Every city contains up to 32 percent of unused landscape in the form of roofspace. Currently, there is a global experiment uderway which hopes to utilise the roofspace to create biodiverse spaces that can solve city problems naturally—from intercepting rain and curbing stormwater polluted beaches, to cooling the air above cities and reducing heat-related mortality.
Germany and Europe are leading the living roof way, helped by established legal frameworks, financial incentives and building legislation for future living roofing. New Zealand is a green shoot in the global living roofs project, but hampered by lack of local knowledge and suppliers, suspicion of benefits and high cost with perceived risks.
Toronto is a beacon for Living Roofs in North America. Here, new mapping techniques are pinpointing industrial areas that could be green-roofed in order to maximise biodiversity, and all new commercial buildings must have a percentage of green-roof capabilities. During his presentation, Dr. Bass, of the Centre of Environment at the University of Toronto, sights the three Ss when asked what makes a successful living roof. They stand for ‘substrate’, ‘structure’ and ‘spiders’.

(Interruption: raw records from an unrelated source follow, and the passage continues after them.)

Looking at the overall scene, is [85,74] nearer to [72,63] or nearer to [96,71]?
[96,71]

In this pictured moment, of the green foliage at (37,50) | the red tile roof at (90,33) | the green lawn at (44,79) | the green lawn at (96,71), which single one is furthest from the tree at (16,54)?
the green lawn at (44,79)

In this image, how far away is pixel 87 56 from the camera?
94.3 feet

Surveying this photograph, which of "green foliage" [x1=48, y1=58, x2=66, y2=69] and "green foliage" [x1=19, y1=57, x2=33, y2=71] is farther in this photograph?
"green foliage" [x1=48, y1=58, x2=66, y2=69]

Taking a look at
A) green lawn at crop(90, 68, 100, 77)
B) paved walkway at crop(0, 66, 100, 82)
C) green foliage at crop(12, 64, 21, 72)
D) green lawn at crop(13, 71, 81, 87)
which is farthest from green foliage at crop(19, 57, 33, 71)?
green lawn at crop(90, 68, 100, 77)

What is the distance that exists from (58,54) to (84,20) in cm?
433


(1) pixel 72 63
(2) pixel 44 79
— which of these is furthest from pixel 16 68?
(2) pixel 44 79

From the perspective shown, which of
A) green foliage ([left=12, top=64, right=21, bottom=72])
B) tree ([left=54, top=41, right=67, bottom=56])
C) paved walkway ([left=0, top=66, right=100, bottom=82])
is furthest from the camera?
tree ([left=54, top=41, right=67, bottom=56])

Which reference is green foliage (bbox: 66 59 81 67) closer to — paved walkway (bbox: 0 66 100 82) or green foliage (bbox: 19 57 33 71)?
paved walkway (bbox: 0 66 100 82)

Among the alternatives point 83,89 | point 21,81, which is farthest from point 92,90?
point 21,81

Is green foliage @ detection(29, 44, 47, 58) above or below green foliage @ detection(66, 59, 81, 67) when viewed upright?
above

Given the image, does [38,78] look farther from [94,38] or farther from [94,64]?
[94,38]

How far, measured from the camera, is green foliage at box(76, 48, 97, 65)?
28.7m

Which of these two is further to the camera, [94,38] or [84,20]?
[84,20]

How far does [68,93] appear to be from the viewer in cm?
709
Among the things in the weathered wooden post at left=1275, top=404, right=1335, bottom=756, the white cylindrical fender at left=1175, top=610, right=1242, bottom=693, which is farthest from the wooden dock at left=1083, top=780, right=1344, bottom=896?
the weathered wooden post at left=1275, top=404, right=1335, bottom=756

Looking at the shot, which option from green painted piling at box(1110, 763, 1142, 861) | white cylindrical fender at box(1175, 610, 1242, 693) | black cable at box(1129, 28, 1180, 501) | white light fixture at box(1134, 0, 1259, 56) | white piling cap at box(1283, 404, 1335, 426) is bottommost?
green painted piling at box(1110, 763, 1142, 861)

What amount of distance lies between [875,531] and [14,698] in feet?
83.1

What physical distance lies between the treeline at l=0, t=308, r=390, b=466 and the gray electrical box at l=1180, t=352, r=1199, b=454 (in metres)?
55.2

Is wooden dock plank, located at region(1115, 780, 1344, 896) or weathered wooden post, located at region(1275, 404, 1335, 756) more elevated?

Arachnids like damp spaces, which leads him onto the surprising conflict between living-roofers and solar panel advocates. Yes, there is an environmental battle on our cities elevated horizontal spaces. Apparently, the guys trying to clad roofs in solar panels despise the living roof makers. No space for both they say. Not so, says Bass, bringing it back to the shadows and damp spots created by solar panels which can be integrated into living roofs, indeed creating spaces for them to web and flourish.
Bass’ findings indicate that there are high amounts of spontaneous colonisation on living roofs. Species will find their way onto the roof via the wind or birds. Invasive plants will not stick around. Clover should be encouraged to increase honey bee populations. Living roofs resemble fields, not—as perhaps the public might have in their eye—the forest. We are not talking trees, fruit and big vegetation here. And neither are the roofs just for biodiversity—they provide easy camouflage for unsightly air-conditioning units, and other ugly roof-top paraphernalia.
As for the future, while DIY kits for Joe Public are available, Bass admits the private business sector needs to be convinced of the for their commercial outlets before living roofs become more than pockets of experiment. A trial living roof at a Walmart store in the States resulted in a decrease in the temperature of a normal Walmart roof, with less aggressive fluctuation in temperatures. This could be harnessed via a membrane beneath the living roof’s substrate, to control air conditioning and subsequently reduce heating bills.
Other projects on the cards include integrated bio-filters to utilise the water captured by living roofs and at the Adlershof Research Centre , a “facade greening system” is used to cool the building down.
Bass is also monitoring living walls , where nitrate created by goldfish feed mosses. These absorb the obnoxious chemicals emitted by office furniture and PCS. Having done its dash, the moss dies and falls into the fish tank, gobbled up by the fish, all the while beautifying the wall and making people smile.